# PROVIDED ENTRIES:
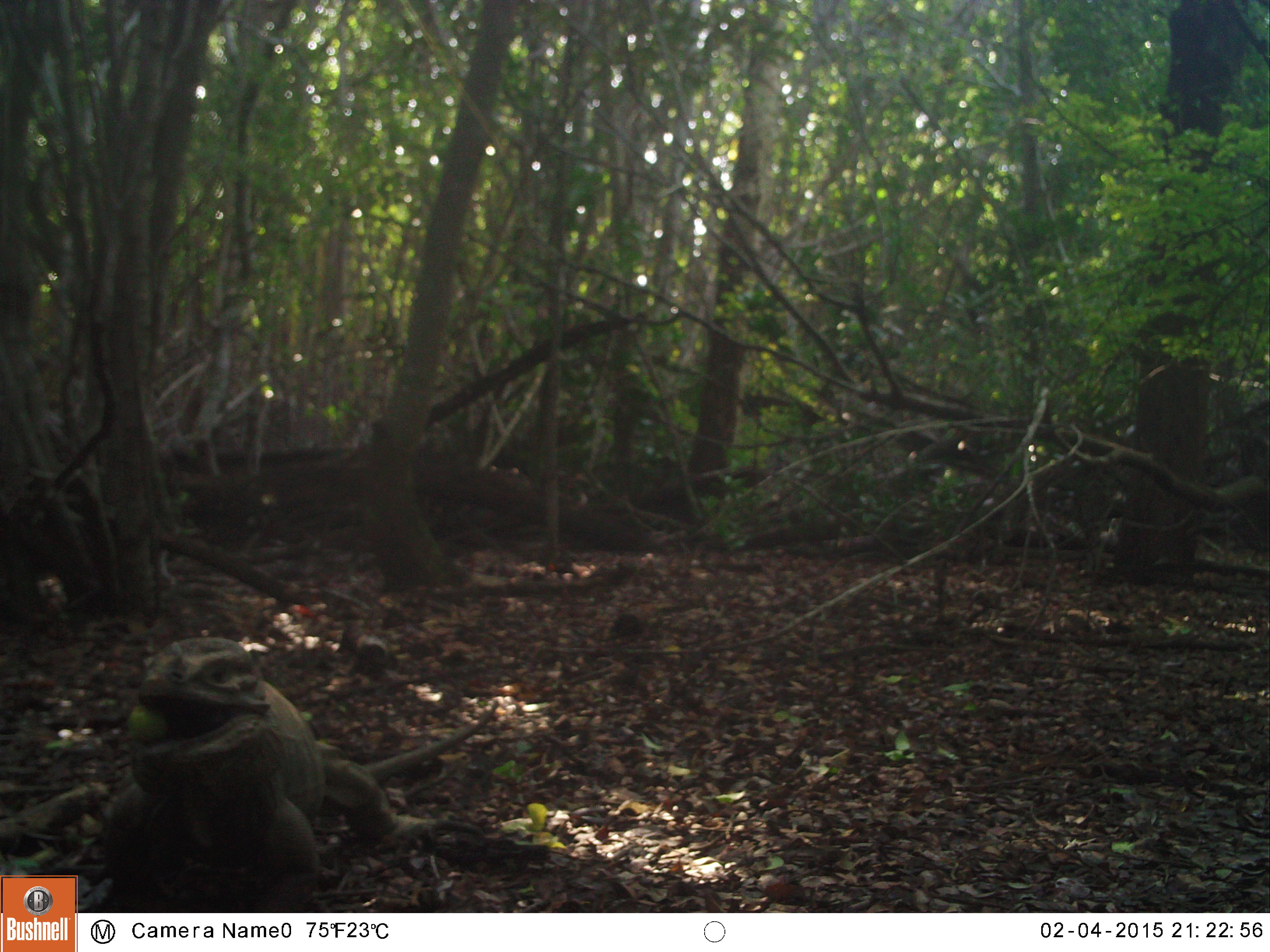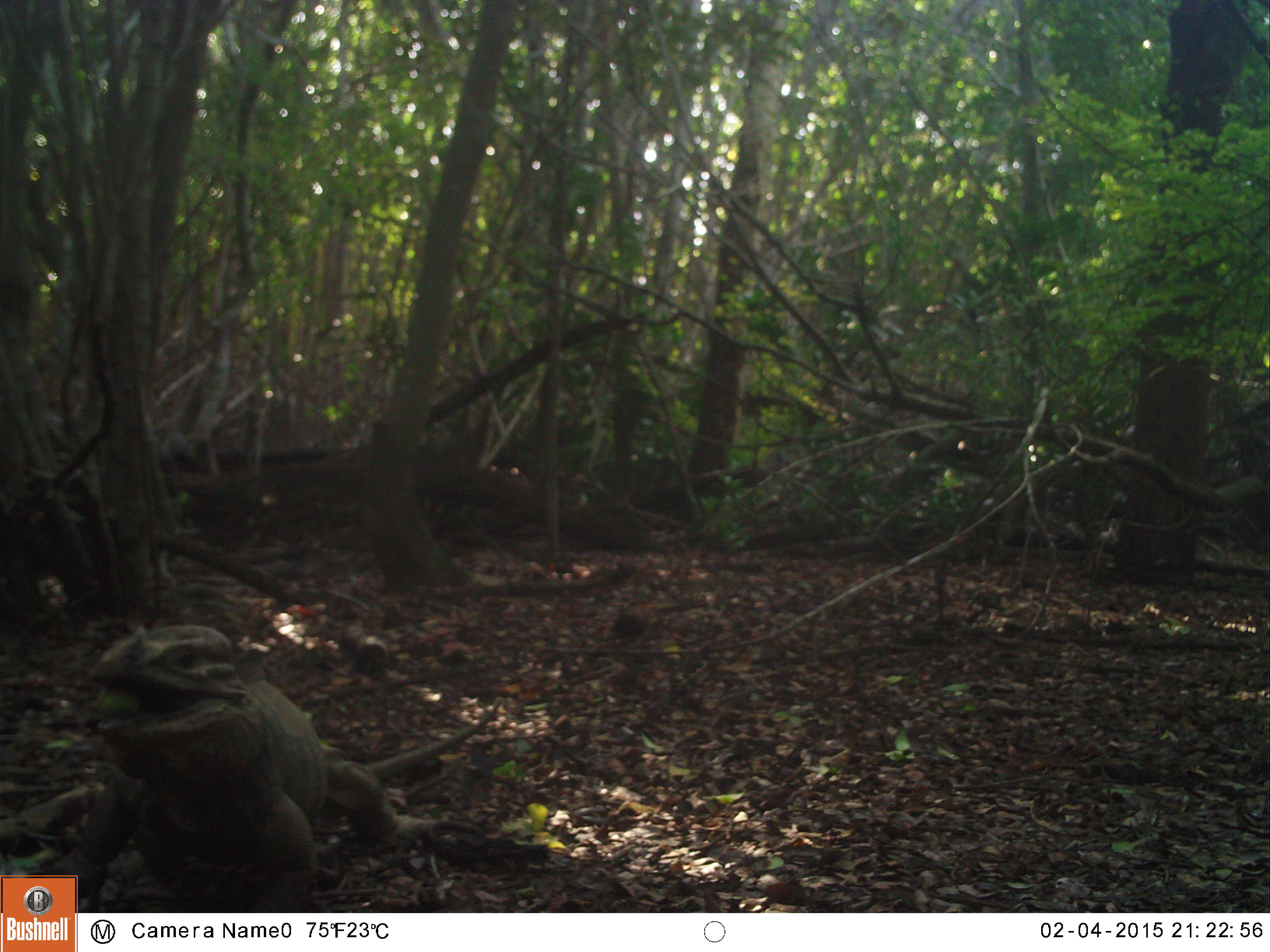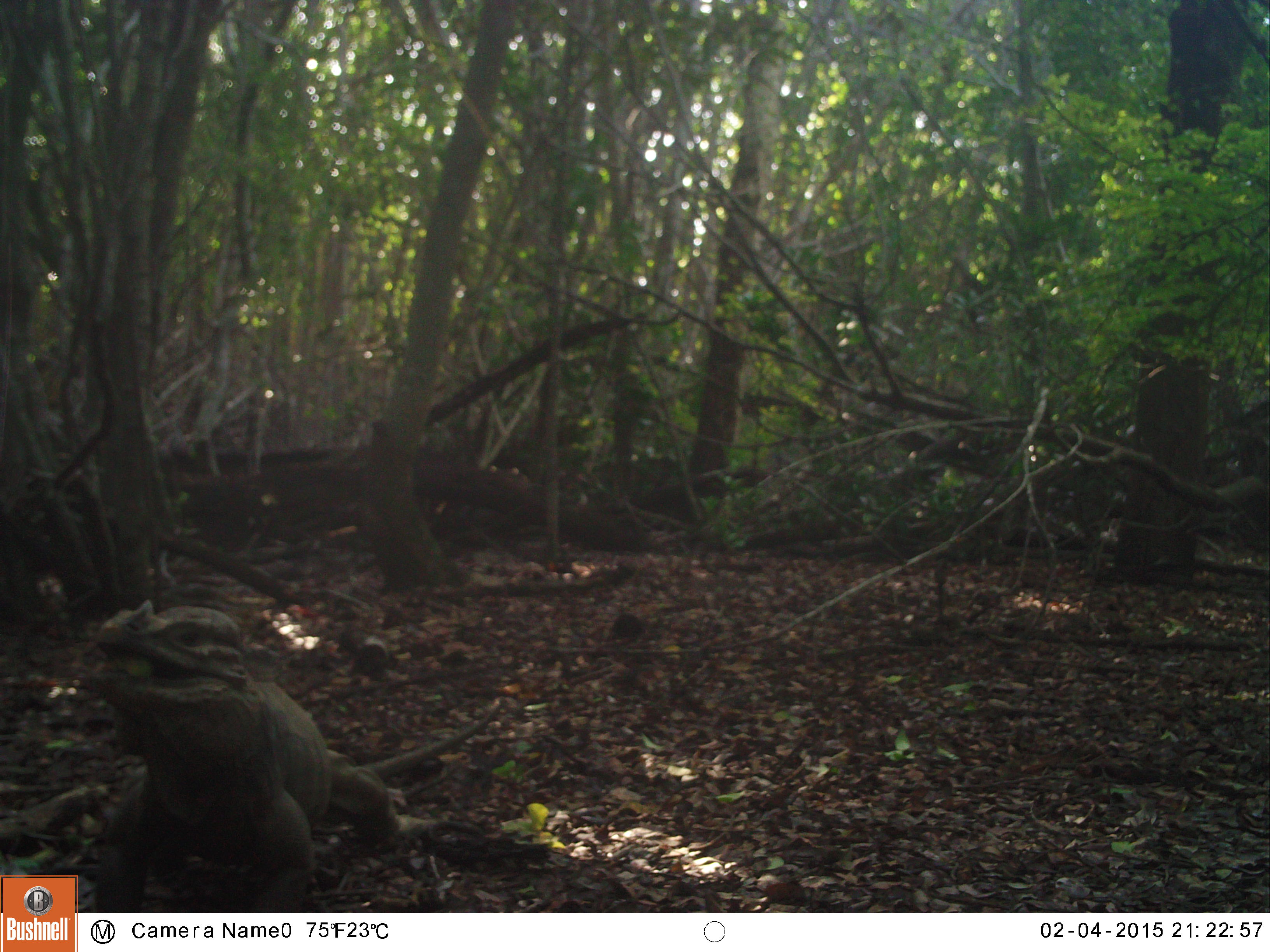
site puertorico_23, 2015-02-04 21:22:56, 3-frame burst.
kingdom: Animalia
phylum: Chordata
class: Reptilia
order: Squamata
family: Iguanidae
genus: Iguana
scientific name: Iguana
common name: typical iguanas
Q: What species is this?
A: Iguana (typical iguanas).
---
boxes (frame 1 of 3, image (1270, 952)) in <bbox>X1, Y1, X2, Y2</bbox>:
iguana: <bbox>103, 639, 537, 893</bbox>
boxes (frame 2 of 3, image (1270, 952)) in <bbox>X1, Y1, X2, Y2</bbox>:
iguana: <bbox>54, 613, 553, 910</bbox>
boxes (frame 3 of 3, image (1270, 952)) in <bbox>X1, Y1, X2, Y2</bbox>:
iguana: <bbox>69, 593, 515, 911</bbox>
---
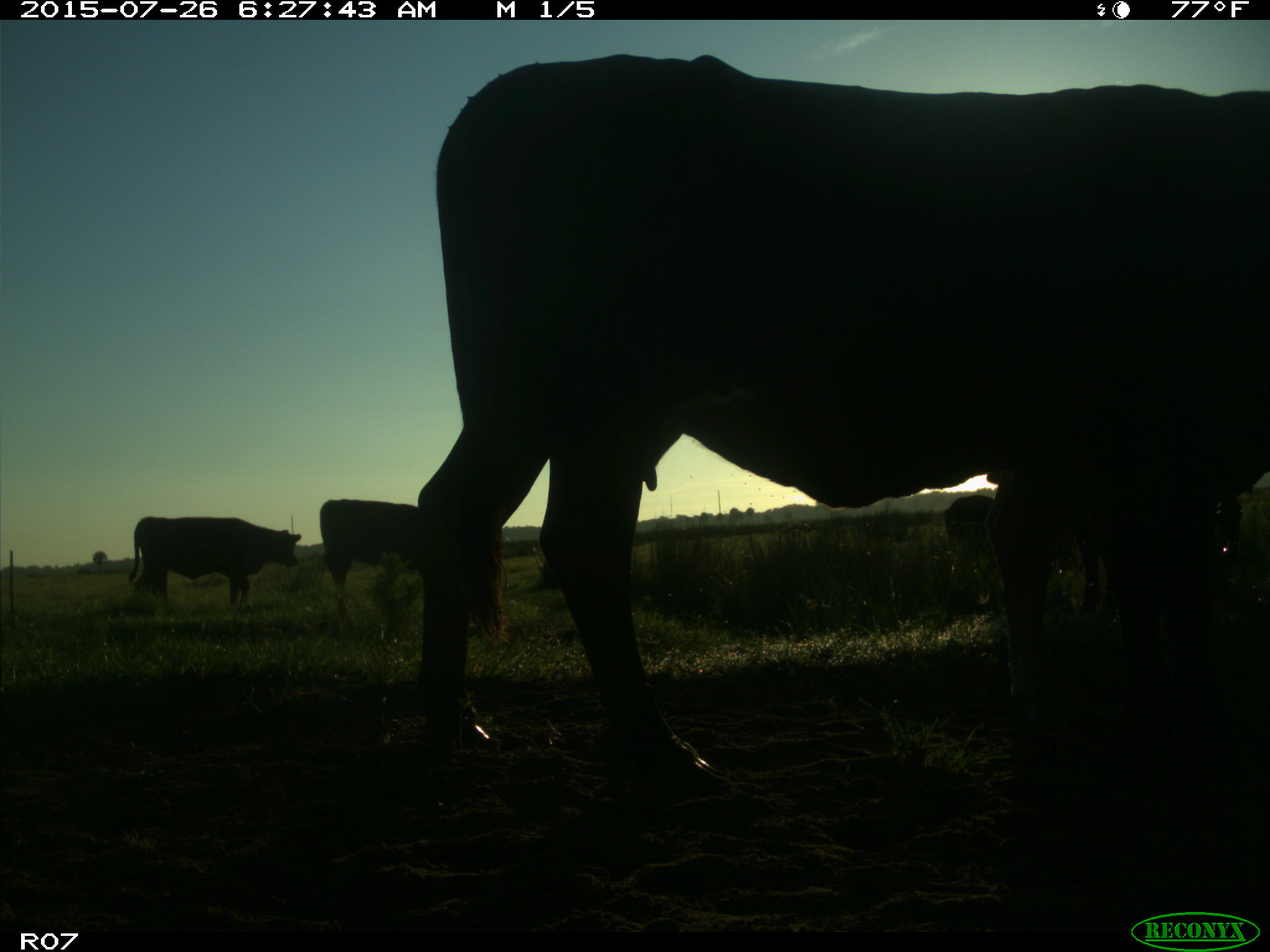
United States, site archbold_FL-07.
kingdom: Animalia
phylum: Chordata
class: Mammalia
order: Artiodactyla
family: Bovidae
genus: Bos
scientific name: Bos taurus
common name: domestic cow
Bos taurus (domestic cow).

# THE TASK:
Working from the material above, retype exactly the lines from the one with "site puertorico_23, 2015-02-04" through the one with "A: Iguana (typical iguanas).", both included, and only those lines.

# YOUR SOLUTION:
site puertorico_23, 2015-02-04 21:22:56, 3-frame burst.
kingdom: Animalia
phylum: Chordata
class: Reptilia
order: Squamata
family: Iguanidae
genus: Iguana
scientific name: Iguana
common name: typical iguanas
Q: What species is this?
A: Iguana (typical iguanas).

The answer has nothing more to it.